● PASSAGE TO READ:

:::

- Born: December 6, 1947
- Died: August 12, 2016 (aged 68)
- Occupation: Lawyer
- Known for: Court case Williams v. Saxbe

= Diane R. Williams =

American lawyer

Diane R. Williams (December 6, 1947 – August 12, 2016) was an American lawyer who is best known for her part in the landmark sexual harassment case, Williams v. Saxbe. Williams was fired from her job at the U.S. Department of Justice after refusing sexual advances from her boss. She sued in a Washington federal court and won, resulting in the first U.S. District Court ruling that quid pro quo sexual harassment constitutes sex discrimination under the Civil Rights Act of 1964. Williams was a news aide for the Washington Post in the late 1960s and also served as a reporter for the Chicago Tribune. She had a 30-year career as a lawyer.

== Biography ==
Diane R. Williams was born December 6, 1947, and is a native of Washington, D.C. She graduated from Howard University in 1969 with a B.A. in English and American Literature. She was a national desk news aid for the Washington Post in the late 1960s, and joined the Washington Bureau of the Chicago Tribune in 1970 and became a Metro reporter.

=== Williams v Saxbe ===
Diane Williams began working at the U.S Department of Justice in 1972 as a 23-year-old single mother. She worked in the Justice Department's Community Relations Service as a public information aide, where she was intimately familiar with the racial tensions of the time. Although she had previously been given several positive reviews of her work, she was dismissed from her position at the U.S Department of Justice after filing a complaint about a supervisor Harvey Brinson's unwanted sexual advances. She stated her supervisor's treatment was illegal under the Civil Rights Act of 1964, which bars employers from discriminating against workers on the basis of sex, race, religion, national origin, or color.

:::

● DATA:

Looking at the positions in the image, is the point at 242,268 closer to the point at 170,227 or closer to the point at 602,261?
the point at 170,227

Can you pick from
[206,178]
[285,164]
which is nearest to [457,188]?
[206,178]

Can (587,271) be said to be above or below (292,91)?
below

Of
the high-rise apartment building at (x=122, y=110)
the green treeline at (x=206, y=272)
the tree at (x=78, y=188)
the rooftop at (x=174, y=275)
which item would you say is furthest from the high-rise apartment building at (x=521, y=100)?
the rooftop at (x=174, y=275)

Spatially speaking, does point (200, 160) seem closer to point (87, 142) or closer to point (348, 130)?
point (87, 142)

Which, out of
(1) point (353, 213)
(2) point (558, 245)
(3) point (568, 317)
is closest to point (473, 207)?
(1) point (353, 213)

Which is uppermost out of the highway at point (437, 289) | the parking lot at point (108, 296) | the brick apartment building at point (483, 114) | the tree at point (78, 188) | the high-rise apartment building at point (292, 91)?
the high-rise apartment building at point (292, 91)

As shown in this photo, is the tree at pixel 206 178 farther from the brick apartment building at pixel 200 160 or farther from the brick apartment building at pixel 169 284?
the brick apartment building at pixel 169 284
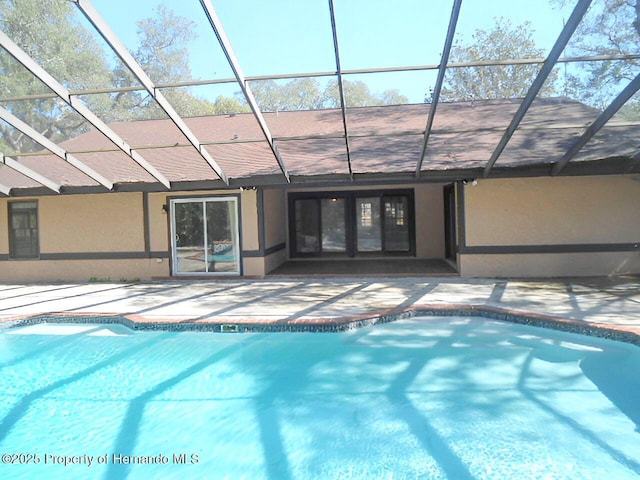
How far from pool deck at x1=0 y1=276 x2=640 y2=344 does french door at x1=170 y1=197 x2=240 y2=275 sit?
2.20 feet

:::

● TO DO:
**A.** Reproduce word for word the part of the passage on Diane R. Williams, starting with "- Born: December" and going on through "as a lawyer.".
**B.** Answer these questions from the passage on Diane R. Williams:
(i) From which university did Williams graduate, and in what year?
(ii) What position did she hold in the Justice Department's Community Relations Service?
(iii) How many years did her career as a lawyer last?

● ANSWER LIST:
**A.**
- Born: December 6, 1947
- Died: August 12, 2016 (aged 68)
- Occupation: Lawyer
- Known for: Court case Williams v. Saxbe

= Diane R. Williams =

American lawyer

Diane R. Williams (December 6, 1947 – August 12, 2016) was an American lawyer who is best known for her part in the landmark sexual harassment case, Williams v. Saxbe. Williams was fired from her job at the U.S. Department of Justice after refusing sexual advances from her boss. She sued in a Washington federal court and won, resulting in the first U.S. District Court ruling that quid pro quo sexual harassment constitutes sex discrimination under the Civil Rights Act of 1964. Williams was a news aide for the Washington Post in the late 1960s and also served as a reporter for the Chicago Tribune. She had a 30-year career as a lawyer.

**B.**
(i) Howard University, in 1969
(ii) Public information aide
(iii) 30 years